- **Work required**:
Repeat exactly the lines of the entries below from the one with "United States, site sanjuan_2015_Unit097_Ivan076." through the one with "A: Odocoileus hemionus (mule deer).", both ends included, and nothing else.

- **Material for this task**:
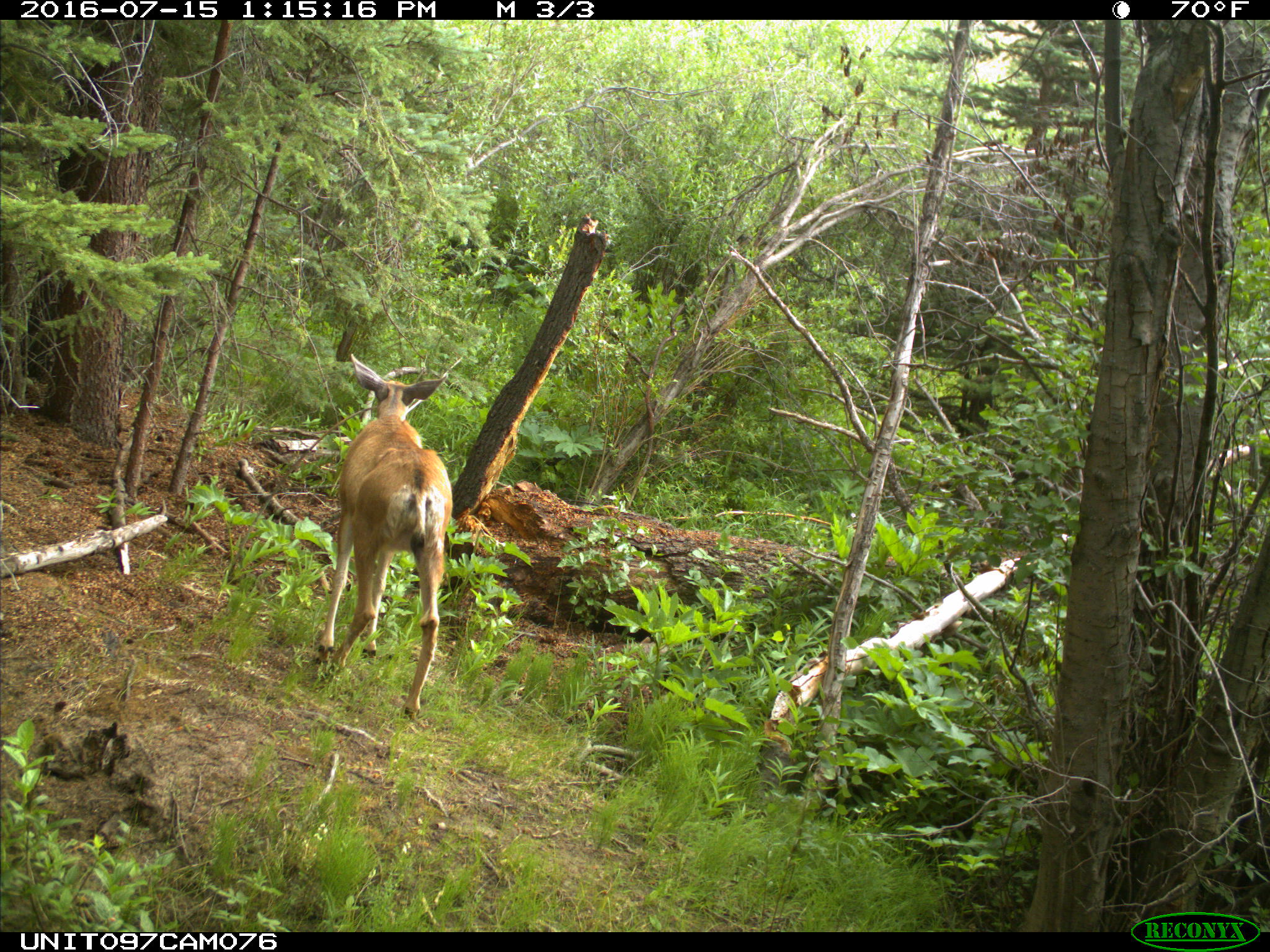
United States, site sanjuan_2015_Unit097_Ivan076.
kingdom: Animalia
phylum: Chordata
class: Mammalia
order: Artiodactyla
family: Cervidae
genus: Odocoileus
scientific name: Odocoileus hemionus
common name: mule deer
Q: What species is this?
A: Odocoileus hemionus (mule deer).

--

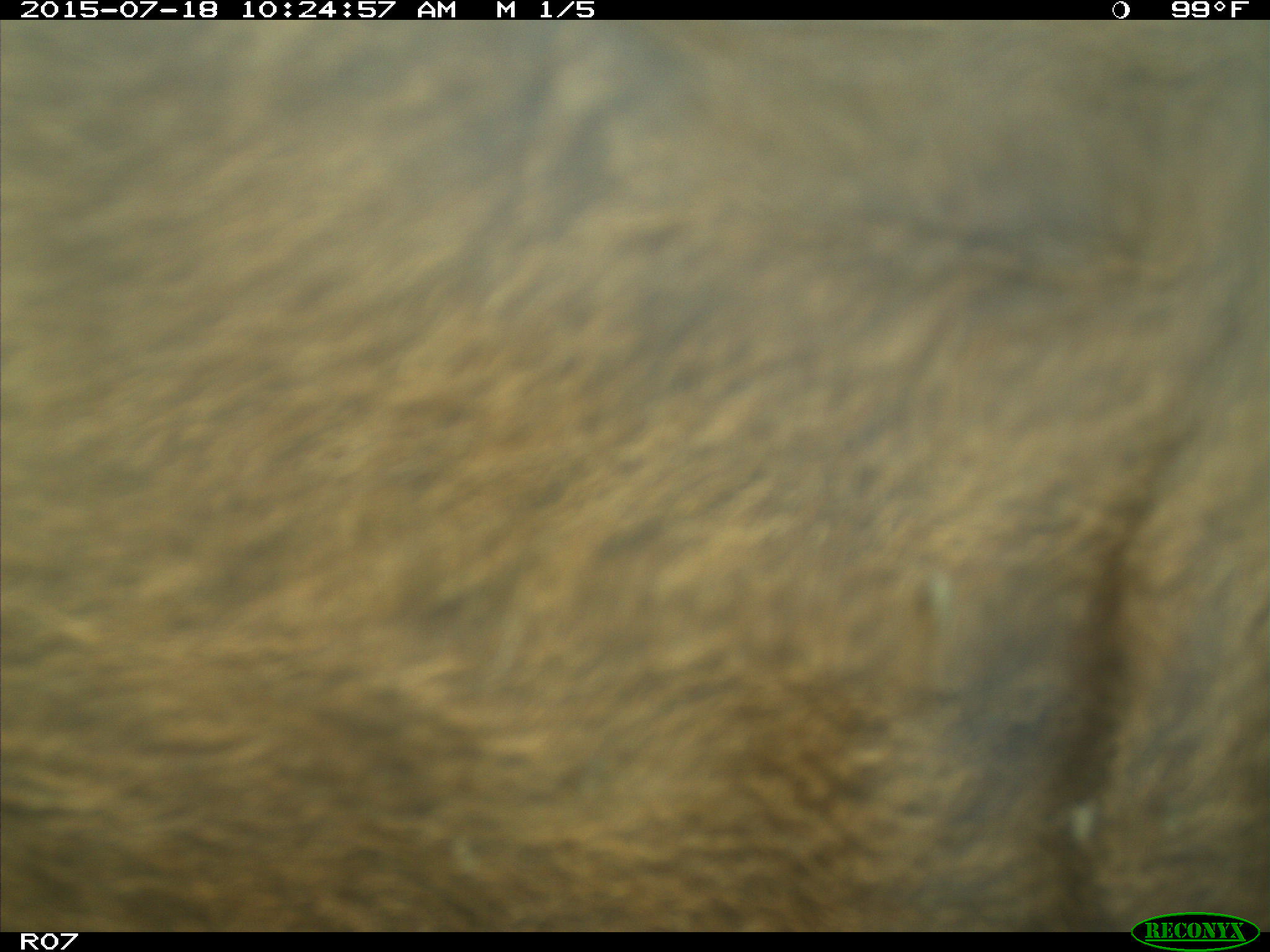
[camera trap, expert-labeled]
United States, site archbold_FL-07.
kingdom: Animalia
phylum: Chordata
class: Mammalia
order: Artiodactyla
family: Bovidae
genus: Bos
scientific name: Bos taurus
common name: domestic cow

- **Answer area**:
United States, site sanjuan_2015_Unit097_Ivan076.
kingdom: Animalia
phylum: Chordata
class: Mammalia
order: Artiodactyla
family: Cervidae
genus: Odocoileus
scientific name: Odocoileus hemionus
common name: mule deer
Q: What species is this?
A: Odocoileus hemionus (mule deer).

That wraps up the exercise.